*** Opening EXCERPT ***

You Won’t Believe What Else Chinese Shoppers Snapped Up on Singles’ Day

November 14, 2016, 8:10 AM UTC
Alibaba Singles' Day Global Shopping Festival
Workers load express parcels onto a high-speed train at Nanjing South Railway Station during Alibaba's Singles' Day shopping bonanza, Nov. 11, 2016 in Nanjing, China.
VCG/VCG/Getty Images

The world’s largest online shopping event hit the ground running on Friday, when Alibaba’s (BABA) e-commerce platforms racked up $1 billion in sales within five minutes of Singles’ Day. It took just two hours for eager Chinese shoppers to completely dwarf last year’s U.S. Cyber Monday’s total sales. Some of the many parcels sent out were even delivered on China’s high-speed train network.

But apart from the usual suspects—clothes, electronics and home appliances, among other things—consumers on Singles’ Day 2016 also set a new sales record for something not usually purchased online.

Around 100,000 cars were sold in the 24-hour period of Nov. 11 on Alibaba’s Taobao and Tmall platforms, reports the South China Morning Post, also owned by the online commerce juggernaut. This was the equivalent of the typical sales volume of 1,000 Chinese auto dealerships in one month, according to data cited by the Post.

*** Closing EXCERPT ***

§ **TASK SET**
1. Set down the part of the Singles' Day article between "The world’s largest" and "high-speed train network.", inclusive, with no changes.
2. Answer these questions from the Singles' Day article:
(a) How much did Alibaba's e-commerce platforms take in within five minutes of Singles' Day?
(b) About how many cars were sold on Taobao and Tmall in the 24-hour period of Nov. 11?
(c) At which railway station were workers loading express parcels onto a high-speed train?
3. Please write what comes next in the Singles' Day article, picking up after its last sentence.
You won't need the entries that follow the Singles' Day article.

*** Opening SUPPLIED DATA ***

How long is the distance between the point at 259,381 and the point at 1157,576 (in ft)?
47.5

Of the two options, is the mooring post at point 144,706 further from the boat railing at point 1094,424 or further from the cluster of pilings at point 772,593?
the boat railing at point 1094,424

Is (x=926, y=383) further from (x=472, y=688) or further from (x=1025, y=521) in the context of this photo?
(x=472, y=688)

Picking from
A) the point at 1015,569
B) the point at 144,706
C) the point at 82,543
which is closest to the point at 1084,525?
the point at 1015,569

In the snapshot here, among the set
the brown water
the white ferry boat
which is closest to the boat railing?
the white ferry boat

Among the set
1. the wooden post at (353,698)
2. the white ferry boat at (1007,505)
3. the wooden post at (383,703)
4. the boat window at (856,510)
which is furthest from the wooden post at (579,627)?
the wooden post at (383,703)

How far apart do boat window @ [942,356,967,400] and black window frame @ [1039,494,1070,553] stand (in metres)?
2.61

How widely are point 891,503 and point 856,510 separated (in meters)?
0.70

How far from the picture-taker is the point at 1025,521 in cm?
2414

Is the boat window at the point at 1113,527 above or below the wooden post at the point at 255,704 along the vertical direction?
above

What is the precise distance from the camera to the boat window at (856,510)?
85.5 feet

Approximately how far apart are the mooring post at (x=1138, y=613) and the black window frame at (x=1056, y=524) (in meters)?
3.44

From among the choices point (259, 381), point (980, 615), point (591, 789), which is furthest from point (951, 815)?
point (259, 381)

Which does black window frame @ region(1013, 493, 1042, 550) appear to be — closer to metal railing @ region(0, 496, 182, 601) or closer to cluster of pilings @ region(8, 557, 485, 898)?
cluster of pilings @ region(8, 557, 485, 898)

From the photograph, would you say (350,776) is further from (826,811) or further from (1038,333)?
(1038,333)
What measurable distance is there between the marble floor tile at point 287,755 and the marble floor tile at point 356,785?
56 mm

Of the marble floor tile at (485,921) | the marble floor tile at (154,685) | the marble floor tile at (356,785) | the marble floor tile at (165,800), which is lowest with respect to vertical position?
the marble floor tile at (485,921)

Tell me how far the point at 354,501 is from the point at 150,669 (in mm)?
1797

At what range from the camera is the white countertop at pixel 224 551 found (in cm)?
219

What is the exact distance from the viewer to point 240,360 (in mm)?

*** Closing SUPPLIED DATA ***

§ **EXPECTED RESPONSES**
1.
The world’s largest online shopping event hit the ground running on Friday, when Alibaba’s (BABA) e-commerce platforms racked up $1 billion in sales within five minutes of Singles’ Day. It took just two hours for eager Chinese shoppers to completely dwarf last year’s U.S. Cyber Monday’s total sales. Some of the many parcels sent out were even delivered on China’s high-speed train network.

2.
(a) $1 billion
(b) Around 100,000
(c) Nanjing South Railway Station

3.
The uptick in car sales made online can be seen as part of the country’s ever-growing appetite for cars, whose sales in 2016 is expected to grow by more than 8%, reports Reuters.

Sedans, compacts, and SUVs from Chinese carmakers were among the bulk of cars sold upfront, while Maserati offered vouchers worth 50,000 Chinese yuan (about $7,310) as deposits for their luxury cars. Other models from international auto brands like Range Rover and Jaguar were also up for sale, reports the Post.

For more on the explosive growth of China’s auto market, watch Fortune’s video:

The report did not specify whether any of the most popular models sold on Friday were in fact single-seaters.